4
votes

How to read orc transaction hive table in spark?

I am facing issue while reading ORC transactional table through spark I get schema of hive table but not able to read actual data

See complete scenario :

hive> create table default.Hello(id int,name string) clustered by
(id) into 2 buckets STORED AS ORC TBLPROPERTIES
('transactional'='true');
   
hive> insert into default.hello values(10,'abc');

Now I am trying to access Hive Orc data from Spark sql but it show only schema

>spark.sql("select * from  hello").show()  

Output: id,name

3

3 Answers

2
votes

Yes as a workaround we can use compaction, but when the job is micro batch compaction won't help. so I decided to use a JDBC call. Please refer my answer for this issue in the below link or refer my GIT page - https://github.com/Gowthamsb12/Spark/blob/master/Spark_ACID

Please refer my answer for this issue

1
votes

spark is not right now (2.3 version) fully compliant with hive transactional tables. The workaround is to make a compaction on the table after any transaction.
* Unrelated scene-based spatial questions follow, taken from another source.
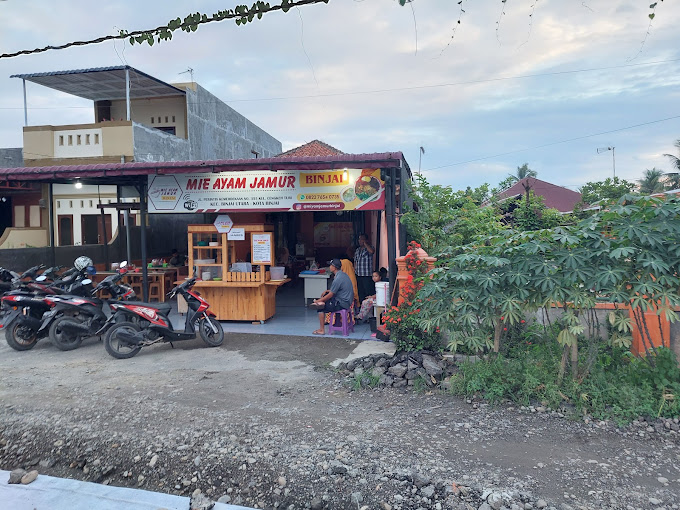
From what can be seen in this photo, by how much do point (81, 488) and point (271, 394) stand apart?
217 cm

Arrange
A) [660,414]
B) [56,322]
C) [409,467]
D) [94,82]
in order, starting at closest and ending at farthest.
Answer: [409,467] → [660,414] → [56,322] → [94,82]

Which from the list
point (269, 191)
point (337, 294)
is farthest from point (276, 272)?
A: point (337, 294)

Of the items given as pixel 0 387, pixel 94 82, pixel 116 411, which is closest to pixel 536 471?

ALTER TABLE Hello COMPACT 'major';

This compaction should make you able to see the data. (after some time the data is compacted)

-1
votes

You would need to add an action at the end to force it to run the query:

spark.sql("Select * From Hello").show()

(The default here is to show 20 rows)

or

spark.sql("Select * From Hello").take(2)

to see 2 rows of output data.

These are just examples of actions that can be taken on a DataFrame.